◆ **PROBLEM 1**: Pull out every line of the records that contains the string "item", and treat uppercase and lowercase as different.

XPoNential is one of two rain-or-shine three-day music fests happening this weekend — both of which will have to contend with Saturday’s stormy weather forecast.
The other, which is in its infancy in comparison, is Making Time ∞ — Philly DJ and impresario David Pianka’s growing electronic and ambient music event at Fort Mifflin.
But first, a little about XPoNential’s history, and what’s happening this year. In its first decade after it was founded in 1994, the music fest was staged at the brick-lined Great Plaza at Penn’s Landing and was called “Singer-Songwriter Weekend,” reflecting XPN’s narrower musical focus at the time.
In 2004, the station had a dispute with the Penn’s Landing Corp. over who owned the “Singer-Songwriter” name, said Roger LaMay, who began his tenure as XPN’s general manager that year.
“I said, it’s not about the name, it’s about the music,” he recalled. “So we changed it briefly to the ‘It’s All About the Music Festival’,” for 2005 and 2006. “Then people convinced me that wasn’t a very good name,” LaMay said. “And we changed it to XPoNential.”
The festival moved to Wiggins in 2005, and in 2012 expanded to include shows next door at the Freedom Mortgage Pavilion. This year, the fest is happening entirely at Wiggins. “For our 30th, we decided to go back to what we were,” said LaMay.
Presenting bigger names next door in the future remains a possibility, “but we’re going to take it one year at a time, and see what makes for the best festival. And our core audience loves Wiggins Park.”
In addition to the acts mentioned above, highlights on this year’s schedule include Say She She, the self-described “soulful female-led band from Brooklyn and London” whose music hearkens to the disco era.

(Stored records)
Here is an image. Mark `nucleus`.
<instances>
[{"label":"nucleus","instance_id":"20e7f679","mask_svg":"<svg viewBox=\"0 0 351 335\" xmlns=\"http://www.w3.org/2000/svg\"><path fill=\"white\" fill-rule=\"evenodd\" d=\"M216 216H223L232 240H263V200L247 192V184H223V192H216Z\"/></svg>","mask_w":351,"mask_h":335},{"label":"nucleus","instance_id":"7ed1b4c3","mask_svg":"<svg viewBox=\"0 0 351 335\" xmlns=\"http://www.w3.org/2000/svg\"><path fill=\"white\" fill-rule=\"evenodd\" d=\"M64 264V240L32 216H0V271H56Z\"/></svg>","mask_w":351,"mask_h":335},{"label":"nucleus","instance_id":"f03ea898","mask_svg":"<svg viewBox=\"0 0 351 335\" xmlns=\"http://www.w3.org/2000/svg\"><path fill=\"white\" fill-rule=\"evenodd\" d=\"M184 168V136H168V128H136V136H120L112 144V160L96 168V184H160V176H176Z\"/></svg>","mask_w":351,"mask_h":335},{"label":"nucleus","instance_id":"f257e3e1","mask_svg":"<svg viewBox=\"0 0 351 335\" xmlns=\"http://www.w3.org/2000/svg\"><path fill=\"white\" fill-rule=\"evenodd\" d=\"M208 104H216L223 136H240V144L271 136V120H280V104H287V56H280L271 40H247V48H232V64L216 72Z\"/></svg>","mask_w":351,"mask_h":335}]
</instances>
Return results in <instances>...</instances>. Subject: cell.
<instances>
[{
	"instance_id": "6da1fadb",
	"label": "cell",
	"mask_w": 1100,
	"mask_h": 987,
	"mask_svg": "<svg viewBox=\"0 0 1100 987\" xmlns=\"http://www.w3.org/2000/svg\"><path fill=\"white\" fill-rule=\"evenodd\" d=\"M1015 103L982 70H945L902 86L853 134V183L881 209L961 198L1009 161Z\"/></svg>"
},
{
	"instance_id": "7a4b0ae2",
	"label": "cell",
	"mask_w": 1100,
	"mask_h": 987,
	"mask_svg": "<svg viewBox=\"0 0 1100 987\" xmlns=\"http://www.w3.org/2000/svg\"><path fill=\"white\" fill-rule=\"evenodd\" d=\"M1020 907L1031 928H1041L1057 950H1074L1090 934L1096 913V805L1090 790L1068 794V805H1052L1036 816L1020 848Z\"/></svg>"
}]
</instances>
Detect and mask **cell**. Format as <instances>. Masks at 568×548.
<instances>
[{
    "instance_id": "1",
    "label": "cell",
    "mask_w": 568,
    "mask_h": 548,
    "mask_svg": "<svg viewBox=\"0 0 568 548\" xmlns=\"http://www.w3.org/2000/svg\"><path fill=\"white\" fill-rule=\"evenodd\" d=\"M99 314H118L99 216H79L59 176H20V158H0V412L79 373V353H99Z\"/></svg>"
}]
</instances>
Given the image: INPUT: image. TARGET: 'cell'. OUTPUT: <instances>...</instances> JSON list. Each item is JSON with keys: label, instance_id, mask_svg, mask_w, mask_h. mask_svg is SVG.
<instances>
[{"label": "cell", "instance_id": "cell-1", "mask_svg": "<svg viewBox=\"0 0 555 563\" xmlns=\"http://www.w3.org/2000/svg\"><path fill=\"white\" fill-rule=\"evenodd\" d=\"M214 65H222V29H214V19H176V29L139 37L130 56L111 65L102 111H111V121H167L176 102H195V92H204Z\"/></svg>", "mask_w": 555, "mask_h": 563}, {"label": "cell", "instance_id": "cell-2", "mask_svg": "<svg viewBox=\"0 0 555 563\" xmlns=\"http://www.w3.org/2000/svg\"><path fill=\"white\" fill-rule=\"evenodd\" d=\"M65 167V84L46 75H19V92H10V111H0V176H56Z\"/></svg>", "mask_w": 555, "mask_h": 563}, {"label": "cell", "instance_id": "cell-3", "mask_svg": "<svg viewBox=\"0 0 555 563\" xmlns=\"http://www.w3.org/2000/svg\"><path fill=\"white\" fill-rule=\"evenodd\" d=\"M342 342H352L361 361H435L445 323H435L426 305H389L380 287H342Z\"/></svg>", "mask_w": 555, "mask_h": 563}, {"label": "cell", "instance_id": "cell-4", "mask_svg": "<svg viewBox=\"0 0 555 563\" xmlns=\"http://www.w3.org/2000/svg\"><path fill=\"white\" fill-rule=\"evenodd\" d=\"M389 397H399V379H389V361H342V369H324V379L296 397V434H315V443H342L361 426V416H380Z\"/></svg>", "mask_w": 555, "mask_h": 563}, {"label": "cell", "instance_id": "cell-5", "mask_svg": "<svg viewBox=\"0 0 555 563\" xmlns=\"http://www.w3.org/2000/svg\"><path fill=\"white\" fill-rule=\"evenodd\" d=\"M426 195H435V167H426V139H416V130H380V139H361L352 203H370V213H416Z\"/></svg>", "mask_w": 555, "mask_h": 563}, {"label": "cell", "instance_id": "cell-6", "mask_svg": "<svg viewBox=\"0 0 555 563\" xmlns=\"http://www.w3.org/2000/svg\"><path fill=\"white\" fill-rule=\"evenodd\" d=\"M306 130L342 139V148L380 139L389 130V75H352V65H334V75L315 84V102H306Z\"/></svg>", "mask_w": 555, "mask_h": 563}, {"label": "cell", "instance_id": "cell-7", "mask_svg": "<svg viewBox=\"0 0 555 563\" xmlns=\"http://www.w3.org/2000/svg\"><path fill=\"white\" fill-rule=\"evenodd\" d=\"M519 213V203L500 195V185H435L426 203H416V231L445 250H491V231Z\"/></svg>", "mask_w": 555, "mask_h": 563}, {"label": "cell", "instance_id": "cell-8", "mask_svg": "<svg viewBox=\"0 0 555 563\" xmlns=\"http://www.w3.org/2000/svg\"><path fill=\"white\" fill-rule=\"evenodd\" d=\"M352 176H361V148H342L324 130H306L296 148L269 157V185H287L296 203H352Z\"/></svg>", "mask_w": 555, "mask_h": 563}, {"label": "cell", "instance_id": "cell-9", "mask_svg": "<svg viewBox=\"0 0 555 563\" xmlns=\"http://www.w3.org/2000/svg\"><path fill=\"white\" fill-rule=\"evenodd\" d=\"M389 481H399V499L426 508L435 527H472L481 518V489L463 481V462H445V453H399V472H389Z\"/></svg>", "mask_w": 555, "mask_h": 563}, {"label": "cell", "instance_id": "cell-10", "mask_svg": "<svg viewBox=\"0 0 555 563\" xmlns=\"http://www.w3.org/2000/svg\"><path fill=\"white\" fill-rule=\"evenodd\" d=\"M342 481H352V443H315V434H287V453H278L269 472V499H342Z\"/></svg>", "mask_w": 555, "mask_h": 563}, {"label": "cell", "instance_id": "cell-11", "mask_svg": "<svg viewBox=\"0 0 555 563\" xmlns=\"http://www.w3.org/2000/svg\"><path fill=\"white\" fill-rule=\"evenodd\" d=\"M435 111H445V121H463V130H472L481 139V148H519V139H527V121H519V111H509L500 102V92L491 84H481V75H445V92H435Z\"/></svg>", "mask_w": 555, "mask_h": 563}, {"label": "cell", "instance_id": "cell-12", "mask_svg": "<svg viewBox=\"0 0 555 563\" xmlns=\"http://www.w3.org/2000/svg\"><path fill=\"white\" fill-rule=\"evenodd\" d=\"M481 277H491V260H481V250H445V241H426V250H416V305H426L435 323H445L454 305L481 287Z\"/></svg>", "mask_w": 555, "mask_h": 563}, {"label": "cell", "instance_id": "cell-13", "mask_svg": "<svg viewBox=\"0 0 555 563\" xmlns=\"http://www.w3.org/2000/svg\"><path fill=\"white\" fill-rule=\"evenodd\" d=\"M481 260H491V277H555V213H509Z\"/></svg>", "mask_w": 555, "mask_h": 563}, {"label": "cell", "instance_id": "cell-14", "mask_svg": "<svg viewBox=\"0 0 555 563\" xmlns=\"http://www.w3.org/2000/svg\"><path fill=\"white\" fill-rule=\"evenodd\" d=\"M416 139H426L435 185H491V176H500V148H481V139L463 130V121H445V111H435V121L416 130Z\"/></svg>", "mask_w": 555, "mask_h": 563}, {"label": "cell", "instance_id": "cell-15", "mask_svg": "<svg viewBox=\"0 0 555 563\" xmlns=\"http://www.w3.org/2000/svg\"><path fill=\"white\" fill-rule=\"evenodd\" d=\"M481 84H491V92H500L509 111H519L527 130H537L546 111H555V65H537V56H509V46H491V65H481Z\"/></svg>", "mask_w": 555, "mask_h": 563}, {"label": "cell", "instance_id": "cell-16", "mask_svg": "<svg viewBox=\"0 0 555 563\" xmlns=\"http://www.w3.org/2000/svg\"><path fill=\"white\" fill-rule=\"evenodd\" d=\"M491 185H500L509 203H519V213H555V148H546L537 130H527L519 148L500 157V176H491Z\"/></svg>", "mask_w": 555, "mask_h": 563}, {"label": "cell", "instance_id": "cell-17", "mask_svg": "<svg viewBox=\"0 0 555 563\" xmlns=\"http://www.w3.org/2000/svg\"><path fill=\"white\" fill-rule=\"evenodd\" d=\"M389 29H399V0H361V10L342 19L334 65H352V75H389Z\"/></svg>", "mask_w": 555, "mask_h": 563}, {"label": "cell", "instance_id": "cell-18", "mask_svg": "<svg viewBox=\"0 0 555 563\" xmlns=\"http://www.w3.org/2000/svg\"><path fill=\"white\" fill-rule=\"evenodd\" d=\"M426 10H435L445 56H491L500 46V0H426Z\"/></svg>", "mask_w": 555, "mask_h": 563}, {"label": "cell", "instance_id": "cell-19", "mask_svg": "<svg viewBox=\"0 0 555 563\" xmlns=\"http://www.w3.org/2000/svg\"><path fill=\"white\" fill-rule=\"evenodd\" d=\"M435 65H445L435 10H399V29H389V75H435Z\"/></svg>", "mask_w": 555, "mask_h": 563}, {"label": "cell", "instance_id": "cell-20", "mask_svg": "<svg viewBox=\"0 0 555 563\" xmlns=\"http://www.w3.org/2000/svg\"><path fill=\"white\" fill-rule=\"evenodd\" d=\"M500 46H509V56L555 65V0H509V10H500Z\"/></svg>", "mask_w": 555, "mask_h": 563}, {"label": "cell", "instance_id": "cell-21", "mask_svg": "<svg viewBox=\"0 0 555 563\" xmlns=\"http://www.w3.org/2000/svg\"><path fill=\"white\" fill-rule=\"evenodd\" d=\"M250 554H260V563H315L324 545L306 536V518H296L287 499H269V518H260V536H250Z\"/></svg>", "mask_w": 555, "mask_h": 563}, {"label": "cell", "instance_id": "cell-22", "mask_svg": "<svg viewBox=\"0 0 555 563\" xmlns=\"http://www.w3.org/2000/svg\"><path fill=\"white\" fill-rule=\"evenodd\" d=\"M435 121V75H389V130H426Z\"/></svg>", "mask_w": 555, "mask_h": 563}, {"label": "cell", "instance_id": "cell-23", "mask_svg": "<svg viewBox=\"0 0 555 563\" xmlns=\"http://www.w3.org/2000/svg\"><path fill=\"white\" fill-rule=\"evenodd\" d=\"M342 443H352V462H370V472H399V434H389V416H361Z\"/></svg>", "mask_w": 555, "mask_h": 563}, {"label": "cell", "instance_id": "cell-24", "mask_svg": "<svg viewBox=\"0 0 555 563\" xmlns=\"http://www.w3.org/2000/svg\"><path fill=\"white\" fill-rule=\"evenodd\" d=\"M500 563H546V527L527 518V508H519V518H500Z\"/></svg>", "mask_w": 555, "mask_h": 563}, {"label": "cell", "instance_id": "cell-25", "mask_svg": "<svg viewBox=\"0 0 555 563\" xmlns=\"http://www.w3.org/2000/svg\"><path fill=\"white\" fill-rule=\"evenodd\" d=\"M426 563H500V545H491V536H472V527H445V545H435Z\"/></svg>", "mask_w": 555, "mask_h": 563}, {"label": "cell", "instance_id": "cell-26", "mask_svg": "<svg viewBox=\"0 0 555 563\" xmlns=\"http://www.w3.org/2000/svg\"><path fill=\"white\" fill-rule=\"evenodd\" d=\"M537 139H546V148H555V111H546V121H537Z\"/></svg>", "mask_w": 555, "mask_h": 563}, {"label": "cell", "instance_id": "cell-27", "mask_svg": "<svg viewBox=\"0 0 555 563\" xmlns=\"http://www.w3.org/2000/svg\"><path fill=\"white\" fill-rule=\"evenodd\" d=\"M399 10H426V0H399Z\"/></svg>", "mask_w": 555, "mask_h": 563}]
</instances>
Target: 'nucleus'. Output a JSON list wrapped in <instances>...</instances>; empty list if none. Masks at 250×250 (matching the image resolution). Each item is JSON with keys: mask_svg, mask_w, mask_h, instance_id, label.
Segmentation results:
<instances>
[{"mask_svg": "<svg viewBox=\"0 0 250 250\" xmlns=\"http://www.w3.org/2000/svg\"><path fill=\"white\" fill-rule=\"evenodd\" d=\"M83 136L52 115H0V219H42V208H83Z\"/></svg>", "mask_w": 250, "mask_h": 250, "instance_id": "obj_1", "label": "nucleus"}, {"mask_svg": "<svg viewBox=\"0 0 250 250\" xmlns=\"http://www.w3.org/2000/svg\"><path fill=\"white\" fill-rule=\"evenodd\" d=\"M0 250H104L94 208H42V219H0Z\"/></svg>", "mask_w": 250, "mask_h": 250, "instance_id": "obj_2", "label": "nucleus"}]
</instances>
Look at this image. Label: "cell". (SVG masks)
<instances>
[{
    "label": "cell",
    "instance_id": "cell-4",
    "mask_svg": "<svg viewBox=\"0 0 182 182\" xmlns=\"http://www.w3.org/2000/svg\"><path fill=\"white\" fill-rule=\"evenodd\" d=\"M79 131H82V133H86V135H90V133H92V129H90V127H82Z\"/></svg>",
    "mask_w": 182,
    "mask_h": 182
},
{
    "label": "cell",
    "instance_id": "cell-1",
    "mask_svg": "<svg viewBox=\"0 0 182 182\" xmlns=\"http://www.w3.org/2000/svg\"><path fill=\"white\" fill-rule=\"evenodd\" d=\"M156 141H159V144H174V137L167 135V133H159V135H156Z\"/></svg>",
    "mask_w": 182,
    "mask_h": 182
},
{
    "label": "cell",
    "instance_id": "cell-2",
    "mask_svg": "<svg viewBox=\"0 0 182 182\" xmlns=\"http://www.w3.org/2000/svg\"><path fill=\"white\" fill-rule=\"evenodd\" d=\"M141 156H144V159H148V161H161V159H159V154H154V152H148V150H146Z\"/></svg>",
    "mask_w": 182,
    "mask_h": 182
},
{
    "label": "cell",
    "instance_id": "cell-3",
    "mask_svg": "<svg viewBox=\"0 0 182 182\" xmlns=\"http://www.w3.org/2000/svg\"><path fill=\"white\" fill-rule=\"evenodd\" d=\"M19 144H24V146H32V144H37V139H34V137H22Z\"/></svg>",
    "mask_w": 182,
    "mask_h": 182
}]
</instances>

◆ **PROBLEM 2**: Carry on the text about the XPoNential music festival from the point where it ends.

◆ **TASK RESULT 1**:
Given the image: INPUT: image. TARGET: 'cell'. OUTPUT: <instances>...</instances> JSON list. Each item is JSON with keys: label, instance_id, mask_svg, mask_w, mask_h. mask_svg is SVG.
Target: 'nucleus'. Output a JSON list wrapped in <instances>...</instances>; empty list if none. Masks at 250×250 (matching the image resolution). Each item is JSON with keys: mask_svg, mask_w, mask_h, instance_id, label.

◆ **TASK RESULT 2**:
Saturday is the day to see Wednesday, the standout North Carolina indie rock band led by Karly Hartzman, as well as the great risqué nonagenarian blues man Bobby Rush and guitarist Celisse. Sunday features both Bruce Hornsby & the Noisemakers, and Josh Ritter & the Royal City Band, plus folk punk guitarist Sunny War, and Haitian American songwriter Leyla McCalla.
Philly acts play throughout the weekend. Don McCloskey, Nick Greeley & the Operators, and Christine Havrillah play Friday, as do Gypsy Fuzz. Julia Pratt and Moustapha Noumbissi are scheduled for Saturday, and Velvet Rouge and “boom-bap-jazz band” Mobbluz are on Sunday.
Meanwhile, back on the Philadelphia side of the Delaware River, Making Time ∞ will go off at Fort Mifflin, the 42-acre, five-stage site at the National Historic Landmark with a history going back to the Revolutionary War near the Philadelphia airport.
This is the third year at the fort for Pianka, who promises an experience that lives up to his favorite word: “transcendental.” To get to that higher plane, he’s booked over 100 bands and DJs.
It’s a supercool bill, with Jamie xx and Philly zither, mbira, and piano player Laraaji. Avalon Emerson will play both a DJ set and with her band, the Charm, while electronic musician Julianna Barwick will pair with harpist Mary Lattimore.
Philly DJ Josh Wink will close with a “transcendental state of consciousness” performance on Sunday. Lighting design is by Klip Collective. Making Time food options will include Middle Child, Dizengoff, Goldie, Cantina La Martine, Two Persons Coffee, and vendors from FDR Park’s South East Asian Market.
Both XPoNential and Making Time ∞ are rain or shine, with Making Time providing several tented or indoor areas.
A full schedule and weather-related XPoNential schedule changes can be found on the WXPN app and on xpnfest.org. XPoNential will also be streamed on xpn.org and broadcast on the radio. Making Time info and updates are at MakingTimeIsRad.com and on the Making Time page on Instagram.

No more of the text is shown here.